[MDEV-32673] Handle InnoDB binlog position recovery for RESET MASTER or binlog name change Created: 2023-11-03  Updated: 2023-12-01

Status: Stalled
Project: MariaDB Server
Component/s: Replication, Storage Engine - InnoDB
Affects Version/s: 10.4
Fix Version/s: 10.4, 10.5, 10.6, 10.11, 11.0, 11.1, 11.2

Type: Bug Priority: Major
Reporter: Kristian Nielsen Assignee: Sergei Golubchik
Resolution: Unresolved Votes: 0
Labels: None

Issue Links:
Relates
relates to MDEV-22351 InnoDB may report incorrect binlog po... Closed

 Description   

This is a re-filing of MDEV-22351.
The original fix of MDEV-22351 was not working and has been reverted.

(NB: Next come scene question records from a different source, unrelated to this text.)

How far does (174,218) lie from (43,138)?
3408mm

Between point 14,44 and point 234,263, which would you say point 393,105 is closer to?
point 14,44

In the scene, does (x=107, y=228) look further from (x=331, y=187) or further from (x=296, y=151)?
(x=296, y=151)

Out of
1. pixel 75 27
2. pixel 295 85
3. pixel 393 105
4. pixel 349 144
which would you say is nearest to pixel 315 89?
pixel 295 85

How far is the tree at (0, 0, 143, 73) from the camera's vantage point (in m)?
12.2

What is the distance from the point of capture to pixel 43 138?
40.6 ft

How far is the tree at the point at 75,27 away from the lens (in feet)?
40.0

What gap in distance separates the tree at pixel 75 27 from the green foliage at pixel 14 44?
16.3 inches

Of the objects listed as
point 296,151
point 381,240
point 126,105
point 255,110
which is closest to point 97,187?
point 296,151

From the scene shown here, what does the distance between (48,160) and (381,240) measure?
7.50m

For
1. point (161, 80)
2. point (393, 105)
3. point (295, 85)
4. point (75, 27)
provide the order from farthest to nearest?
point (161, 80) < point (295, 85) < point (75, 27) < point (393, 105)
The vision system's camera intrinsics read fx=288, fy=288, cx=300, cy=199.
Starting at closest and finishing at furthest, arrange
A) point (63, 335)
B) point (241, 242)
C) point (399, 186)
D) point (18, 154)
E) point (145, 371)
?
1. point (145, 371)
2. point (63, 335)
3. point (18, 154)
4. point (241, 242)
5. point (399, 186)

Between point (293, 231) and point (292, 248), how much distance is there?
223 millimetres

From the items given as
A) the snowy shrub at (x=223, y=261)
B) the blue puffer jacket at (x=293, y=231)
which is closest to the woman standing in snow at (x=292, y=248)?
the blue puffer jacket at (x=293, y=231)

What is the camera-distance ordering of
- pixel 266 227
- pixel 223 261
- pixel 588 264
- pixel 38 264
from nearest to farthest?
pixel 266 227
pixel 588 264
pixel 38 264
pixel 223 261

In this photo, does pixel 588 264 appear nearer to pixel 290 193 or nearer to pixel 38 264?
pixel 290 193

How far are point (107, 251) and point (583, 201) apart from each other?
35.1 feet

The problem is demonstrated by a test case here:

https://github.com/MariaDB/server/commits/knielsen_mdev22351

With every transaction commit, InnoDB stores the corresponding binlog position in one of 128 slots in rseg headers. During recovery (or mariabackup --prepare), the most recent entry must be chosen as the one to recover.

This is currently done by comparing (filename,offset) with lexicographical ordering. This usually works, because binlog files are named BASE.000001, BASE.000002, ...

But if the server is restarted with a new basename that compares lower than the old, or if RESET MASTER is run, then an old entry can compare higher on the filename than a newer entry. This can lead to the old entry errorneously being recovered as the current binlog position.

The above git branch contains a proof-of-concept fix that adds an incrementing version number to entries, but it requires extending the format of the entries in the rseg headers. This was deemed undesirable.

An alternative fix is as suggested by Marko in MDEV-22351. If the server would inform storage engines when the filename of the binlog changes (from RESET MASTER, or a config change and server restart), then InnoDB can clear all the old entries and write a new entry with the correct current position. Such clear+write should probably be done as a single mini-transaction to make it crash-safe.



 Comments   
Comment by Sergei Golubchik [ 2023-11-03 ]

As far as I remember the need for InnoDB to store binlog position was removed around 2005, with the implementation of 2pc, which provided a different generic way of binlog-engine synchronization.

I'm not sure we need to extend the server to allow InnoDB to maintain better the information it should've stopped maintaining 18 years ago.

Comment by Kristian Nielsen [ 2023-11-03 ]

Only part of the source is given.